Some people may not be eligible to file a chapter 7 bankruptcy. If their income relative to their expenses is large enough to permit them to make monthly payments to their creditors as determined under the “means test”, the only bankruptcy available to them is a chapter 13 repayment plan.
However, even if an individual is eligible to file Chapter 7, it may be in their best interest to file Chapter 13 based on the following benefits of Chapter 13.
- Repayment of non-dischargable debts.
- Some kind of debts generally cannot be dischargable under Chapter 7. (Student loans, child support arrearages, taxes, etc.) Chapter 13 allows you to repay those debts over a period of years.

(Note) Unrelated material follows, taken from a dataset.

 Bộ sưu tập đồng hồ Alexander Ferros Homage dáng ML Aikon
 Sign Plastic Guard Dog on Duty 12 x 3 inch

- Avoiding foreclosure and/or repossession
- If you fall behind on your mortgage or car loan and are facing the possibility of foreclosure/repossession, a chapter 7 bankruptcy might not help you keep your property. A chapter 13 plan can put collection efforts on hold to give you a chance to make up missing payments and keep your house or vehicle.
- Protecting co-borrowers
- If someone co-signed a loan that you discharge under Chapter 7, your co-debtor(s) can usually be held responsible for the balance of the loan. Including the debt in a chapter 13 plan can prevent the creditor from pursuing your co-signor for repayment of the loan.
- Repaying debts that are important to you
- Sometimes debtors do not want to wipe out their debt. They like to know that they have made their best effort to pay their debts, particularly if they owe money to friends, family members, or businesses with which they want to maintain a good relationship.
FAQ’s About A Last Will & Testament
WHAT IS A LIVING WILL?
A living will or declaration concerning life-sustaining procedures is effective only when a patient is diagnosed with a terminal and irreversible condition. In effect, the living will can prevent the maintenance of a person on a respirator, etc. The living will is effective at a time when the person is physically (medically) alive but cannot survive without extraordinary medical procedures.
DO YOU NEED A LAST WILL AND TESTAMENT?
A will is not effective until death; generally, the last one written by date is the one which will control, so it is usually a good idea that the last will made revoke all prior wills. It is not possible to make either an oral will or a will with someone else. A will may be olographic, which means entirely written, dated and signed in the testator’s handwriting; or it can be statutory, which means it is executed with certain formalities in the presence of a notary public and two witnesses. A will controls all the property (assets and liabilities) owned at the time of death, whatever and wherever, except for property that generally passes by beneficiary designation such as life insurance, annuities, IRAs and pension benefits. The estate of one spouse cannot be controlled by the will of the other spouse. Wills also can address estate or inheritance tax matters as well as many others beyond the scope of this brochure.